Yine aynı sihirbazlık mı?
Seçim yaklaştıkça saha daha da karmaşık bir hale geliyor. Sihirbazların insanların gözlerini yanıltabilmek için ellerindeki ipleri yere atmaları gibi artık kimin elinde ne koz varsa veya dengeleri kendi lehine dönüştürmek için ne yapabiliyorsa artık bir bir görücüye çıkarıyorlar. Dolayısıyla çok tehlikeli bir süreç içine de girmiş oluyoruz. Zira Türkiye siyasetinin meş’um zaafı burada da kendini göstermeye başladı. Kazanmak uğruna milyonları bir birine kırdırmak dâhil her şeyin yapılabildiği acımasız bir siyasi gelenek var Türkiye’de.
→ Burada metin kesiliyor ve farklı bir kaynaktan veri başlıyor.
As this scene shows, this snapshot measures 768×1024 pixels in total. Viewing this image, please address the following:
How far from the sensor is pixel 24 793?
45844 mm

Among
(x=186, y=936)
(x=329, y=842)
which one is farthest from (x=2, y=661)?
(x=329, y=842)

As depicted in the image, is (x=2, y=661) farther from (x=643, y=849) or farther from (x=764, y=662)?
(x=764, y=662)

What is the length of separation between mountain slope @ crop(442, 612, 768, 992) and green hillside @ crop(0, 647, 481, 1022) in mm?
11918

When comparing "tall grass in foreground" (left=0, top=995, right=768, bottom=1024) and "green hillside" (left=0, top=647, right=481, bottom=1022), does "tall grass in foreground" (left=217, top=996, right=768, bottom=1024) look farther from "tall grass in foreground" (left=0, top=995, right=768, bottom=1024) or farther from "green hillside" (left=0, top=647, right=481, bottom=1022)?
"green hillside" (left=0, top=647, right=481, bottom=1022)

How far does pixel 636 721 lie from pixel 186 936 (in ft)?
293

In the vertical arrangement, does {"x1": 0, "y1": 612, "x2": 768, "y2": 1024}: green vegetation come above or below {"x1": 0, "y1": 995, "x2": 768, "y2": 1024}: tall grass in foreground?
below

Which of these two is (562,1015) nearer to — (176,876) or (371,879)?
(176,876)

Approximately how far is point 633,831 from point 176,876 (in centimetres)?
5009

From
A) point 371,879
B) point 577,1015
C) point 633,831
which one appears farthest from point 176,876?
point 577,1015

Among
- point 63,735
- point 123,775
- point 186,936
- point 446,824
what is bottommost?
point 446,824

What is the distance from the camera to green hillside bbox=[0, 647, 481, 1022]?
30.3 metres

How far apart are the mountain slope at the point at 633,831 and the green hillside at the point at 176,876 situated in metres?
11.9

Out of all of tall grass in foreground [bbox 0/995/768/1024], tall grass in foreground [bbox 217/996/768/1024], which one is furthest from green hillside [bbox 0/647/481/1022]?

Toplumun en hassas noktalarına yani fay hatlarına dokunmaktan hiç çekinmeyenler yine sahneye çıktı. Türkiye’nin en kanlı dönemlerinin figüranı olan Perinçek’in Kandil’e ‘kardeşlerim’ mesajlarını göndererek Güneydoğu’da cirit atması, 90’ların karanlık Türkiye’sini hatırlattı bize. Yine kendisi Bekaa vadisindeki kardeşlerine ellerinde güllerle gidip gelirken Doğu ve Güneydoğu’da kan gövdeyi götürüyordu.
Toplumun hassas noktalarına ne oy için, ne siyasi ikbal için ve ne de başka hiçbir şey için kimsenin dokunmaya hakkı yoktur. Acı, kan ve gözyaşı üzerine siyaset inşa edenlerin ellerinin koparılması gerekir. Memlekete eski kanlı yılları yaşatanların hiç kimseye verecekleri bir şeyleri yoktur. Sorumluluk makamında olanların buna izin vermemesi, hele hele asla tevessül etmemesi gerekir. Yirmi yıldan fazla bir tecrübeye sahip iktidar partisinin bu tür aktörlerden medet umması ise kendilerine asla yakışık almaz.
Türkiye Yüzyılı sloganıyla büyük bir vizyon, büyük bir iddia, aynı şekilde büyük bir umut verilmeye çalışılmasından sonra bu tür aktörlerin sahada boy göstermesi, açıkçası büyük bir hayal kırıklığıdır. Umut tacirliği yapmak, yapılmasına müsaade etmek, sihirbazların gözleri yanıltarak ellerindeki ipleri yılana dönüştürmesinden farksızdır. Kürt meselesine dair en büyük vizyon, temel insan hakları ve özgürlüklere dair atılacak somut adımlardır. Bunu yapacak olan da kan ve gözyaşı simsarları değil, hükümetin kendisidir.
Hukukta malum, ihsas-ı rey diye bir kavram vardır. Bir zorunluluk olmamasına rağmen oyunun rengini önceden belli ederek tarafını seçmek anlamına gelir. Eski aktörlerin sahaya sürülmesi aslında bu konuda ihsas-ı reydir. Çözümsüzlükten yana açık bir irade beyanıdır. Bu tür girişimler merkezi bir irade ile değil de bu aktörlerin kendi tercihleri ise; bizzat girişimcinin bir sabotajı olarak algılanmalıdır. Ancak bu aktörlerin sahaya sürülmesi merkezi bir irade ile yapılmış ise bu durum, merkezi iradenin daha oyunun başında çözümsüzlüğe odaklandığını ve toplumu sadece manipüle ettiğini ortaya koymaktadır.
Defalarca halka izlettirilen filmleri bir daha vizyona koymanın ne anlama geldiğini hepimiz biliyoruz aslında. Çözümsüzlüğü çözüm diye servis etmek artık inandırıcı değildir. Kimse bu palavraya inanmaz.